With these issues in mind, I believe that any modern Rails application would be better built and maintained without the asset pipeline.

If you’re lucky enough to be starting with a brand new application, you can use the `--skip-sprockets` option when you create the app.

$ rails new appname --skip-sprockets

There may still be some lines in your Gemfile to remove, but for the most part this will do the trick.

If your application already exists, you will likely have some untangling to do. Remove the various extension gems, remove the Sprockets directives from your assets, remove the config cruft, the Railtie, and so on. Check the official Rails guide for tips on disabling the asset pipeline in all environments and good luck.

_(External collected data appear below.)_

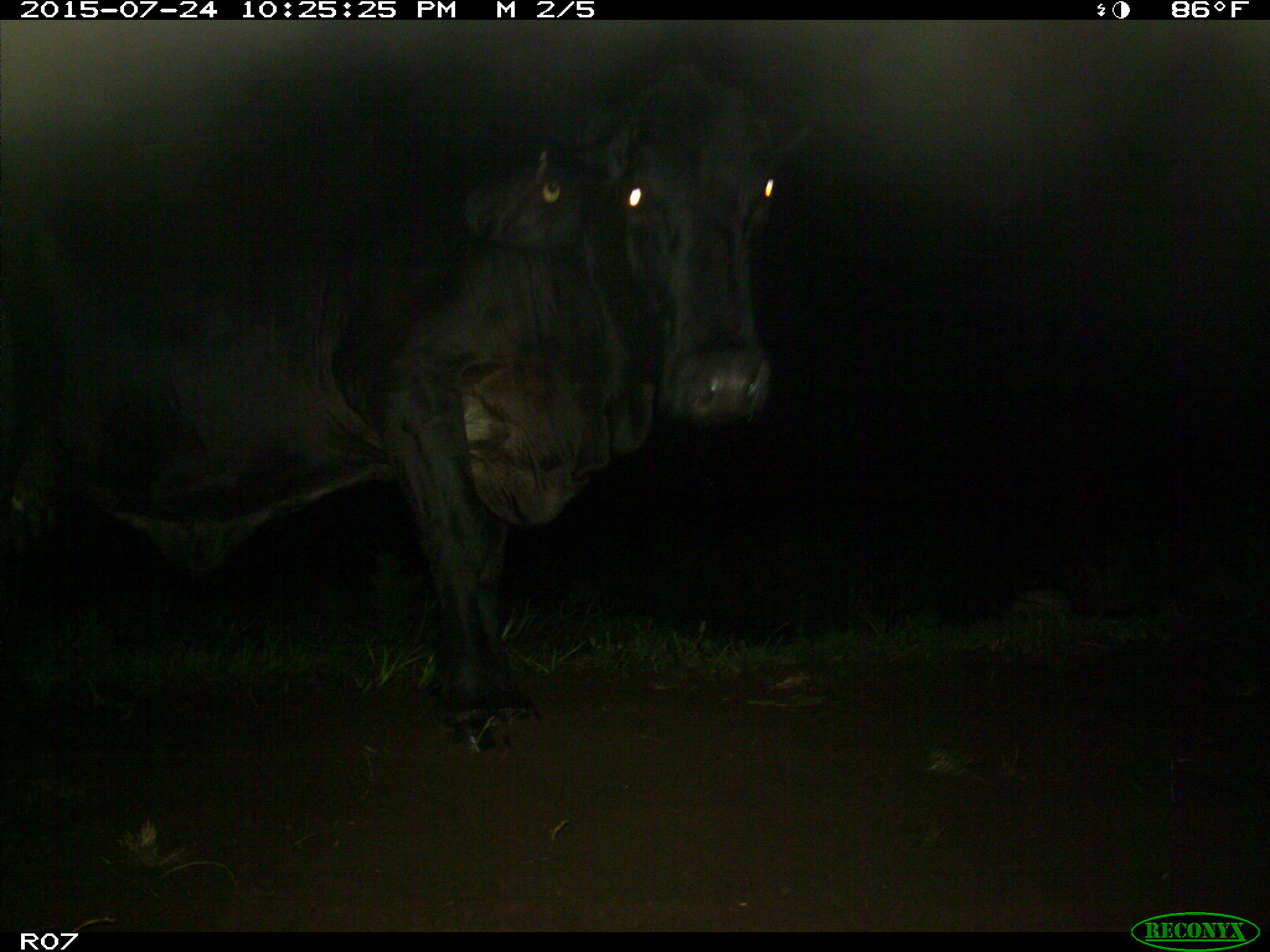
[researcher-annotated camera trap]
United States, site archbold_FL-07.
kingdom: Animalia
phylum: Chordata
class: Mammalia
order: Artiodactyla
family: Bovidae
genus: Bos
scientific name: Bos taurus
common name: domestic cow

Despite the issues above, I am still of the opinion that a development workflow which includes asset preprocessing is a great thing. There are a number of tools available that will run your assets through the preprocessors of your choice and move them into a different directory, which is really all you need. Four very different options are listed below.


Regarding JavaScript, if you like the idea of using the AMD module pattern then RequireJS is your friend. You can use it to load JavaScript modules asynchronously, or use the related r.js command to concatenate and uglify.

In my experience the configuration options are sane and you have full access to the configuration options of the underlying preprocessor, UglifyJS.


Full disclosure: I am the author of this project.

Pannier is a Ruby asset processing tool. You can use it as a command line tool or mount it inside a Rack application with a single line of code in

It comes with no preprocessors, but they are easy to include through a minimal DSL. You can read more about it here. Pannier is intended to be as unopinionated as possible. If you’re a control freak like me, you will consider this a feature.


Short for “web make”, wake is a tool for optimizing CSS and JavaScript and nothing more. All configuration happens in a package.json file at the root of your project.

It has most of the preprocessing capability of the asset pipeline but remains entirely decoupled from your application.


Broccoli is an asset processing tool that focuses on compilation speed. The post from the author about the thinking behind the project is an interesting read.

At first glance Broccoli seems like it may be heading towards mainly focussing on Ember applications, but the idea of leaning on the file system is strong and I’m keen to try it out.